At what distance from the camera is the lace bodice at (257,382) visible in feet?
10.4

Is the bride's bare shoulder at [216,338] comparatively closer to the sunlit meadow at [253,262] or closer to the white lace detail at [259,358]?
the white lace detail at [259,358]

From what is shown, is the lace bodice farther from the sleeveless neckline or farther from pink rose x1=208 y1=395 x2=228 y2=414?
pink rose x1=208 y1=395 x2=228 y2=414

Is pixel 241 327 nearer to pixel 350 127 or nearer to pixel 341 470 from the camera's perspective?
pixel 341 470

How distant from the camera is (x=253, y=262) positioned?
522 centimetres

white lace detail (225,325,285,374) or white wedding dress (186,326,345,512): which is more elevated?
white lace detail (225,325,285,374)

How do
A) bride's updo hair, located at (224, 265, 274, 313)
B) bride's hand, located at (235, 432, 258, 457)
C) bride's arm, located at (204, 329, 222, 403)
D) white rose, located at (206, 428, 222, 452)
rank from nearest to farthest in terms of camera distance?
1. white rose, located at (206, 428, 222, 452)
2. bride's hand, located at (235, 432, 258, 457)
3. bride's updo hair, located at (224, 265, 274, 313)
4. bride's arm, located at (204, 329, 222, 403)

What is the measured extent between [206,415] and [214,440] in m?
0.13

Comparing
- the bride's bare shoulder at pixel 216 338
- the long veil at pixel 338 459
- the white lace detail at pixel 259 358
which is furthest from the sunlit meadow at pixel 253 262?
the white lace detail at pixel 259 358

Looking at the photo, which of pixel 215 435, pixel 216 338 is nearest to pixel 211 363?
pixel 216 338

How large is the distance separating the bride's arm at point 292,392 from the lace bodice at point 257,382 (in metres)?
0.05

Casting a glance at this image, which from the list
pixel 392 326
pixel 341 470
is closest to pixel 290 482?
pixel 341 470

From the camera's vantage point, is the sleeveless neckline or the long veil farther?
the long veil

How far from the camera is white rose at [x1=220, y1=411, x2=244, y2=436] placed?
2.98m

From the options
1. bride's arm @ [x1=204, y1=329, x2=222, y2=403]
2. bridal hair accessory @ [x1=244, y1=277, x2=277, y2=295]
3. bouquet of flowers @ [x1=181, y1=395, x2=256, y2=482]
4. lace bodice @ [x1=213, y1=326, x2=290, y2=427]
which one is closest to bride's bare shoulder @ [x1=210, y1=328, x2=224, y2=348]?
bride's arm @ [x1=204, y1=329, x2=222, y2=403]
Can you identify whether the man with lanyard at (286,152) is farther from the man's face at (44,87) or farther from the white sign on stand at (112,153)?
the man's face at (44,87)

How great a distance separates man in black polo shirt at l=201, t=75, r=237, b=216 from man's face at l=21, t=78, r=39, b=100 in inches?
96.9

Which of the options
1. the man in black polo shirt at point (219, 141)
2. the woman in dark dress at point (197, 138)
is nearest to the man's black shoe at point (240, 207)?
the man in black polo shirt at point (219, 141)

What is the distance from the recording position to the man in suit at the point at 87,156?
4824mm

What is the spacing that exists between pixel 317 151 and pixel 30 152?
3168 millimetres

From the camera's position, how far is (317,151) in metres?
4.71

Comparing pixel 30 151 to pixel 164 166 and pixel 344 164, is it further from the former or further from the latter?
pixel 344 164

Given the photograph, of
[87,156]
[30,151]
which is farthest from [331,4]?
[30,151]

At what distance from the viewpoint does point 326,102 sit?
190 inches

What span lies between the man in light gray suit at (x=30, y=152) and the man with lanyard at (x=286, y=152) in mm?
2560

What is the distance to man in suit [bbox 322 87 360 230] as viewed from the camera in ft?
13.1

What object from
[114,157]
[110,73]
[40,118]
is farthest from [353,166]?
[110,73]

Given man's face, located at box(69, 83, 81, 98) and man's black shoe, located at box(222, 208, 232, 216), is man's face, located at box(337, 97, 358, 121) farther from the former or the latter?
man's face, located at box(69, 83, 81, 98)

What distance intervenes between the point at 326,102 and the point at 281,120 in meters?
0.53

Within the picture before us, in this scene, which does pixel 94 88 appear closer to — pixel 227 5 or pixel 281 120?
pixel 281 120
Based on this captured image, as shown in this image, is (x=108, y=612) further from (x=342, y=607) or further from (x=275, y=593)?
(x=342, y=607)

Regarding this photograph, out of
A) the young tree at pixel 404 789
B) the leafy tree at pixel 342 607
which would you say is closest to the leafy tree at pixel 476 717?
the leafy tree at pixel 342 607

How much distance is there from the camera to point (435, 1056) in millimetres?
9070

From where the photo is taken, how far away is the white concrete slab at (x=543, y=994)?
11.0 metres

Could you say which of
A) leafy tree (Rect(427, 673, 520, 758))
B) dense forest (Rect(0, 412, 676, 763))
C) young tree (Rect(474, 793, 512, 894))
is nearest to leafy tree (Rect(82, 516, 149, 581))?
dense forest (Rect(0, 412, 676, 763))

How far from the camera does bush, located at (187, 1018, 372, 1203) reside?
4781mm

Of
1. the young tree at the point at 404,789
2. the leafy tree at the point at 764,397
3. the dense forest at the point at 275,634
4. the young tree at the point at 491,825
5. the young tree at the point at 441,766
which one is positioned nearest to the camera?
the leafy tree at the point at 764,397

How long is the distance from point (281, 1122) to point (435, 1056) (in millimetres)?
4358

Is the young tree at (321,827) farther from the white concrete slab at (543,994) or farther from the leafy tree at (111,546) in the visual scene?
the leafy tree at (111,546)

## Objective
Copy out everything in the listing from the line containing "How long is" down to the end of the listing, reproducing each line without alteration.

## Task result
How long is the distance from point (281, 1122) to point (435, 1056) (in millimetres)?
4358

Is the young tree at (321,827) farther from the white concrete slab at (543,994) or farther from the leafy tree at (111,546) in the visual scene?
the leafy tree at (111,546)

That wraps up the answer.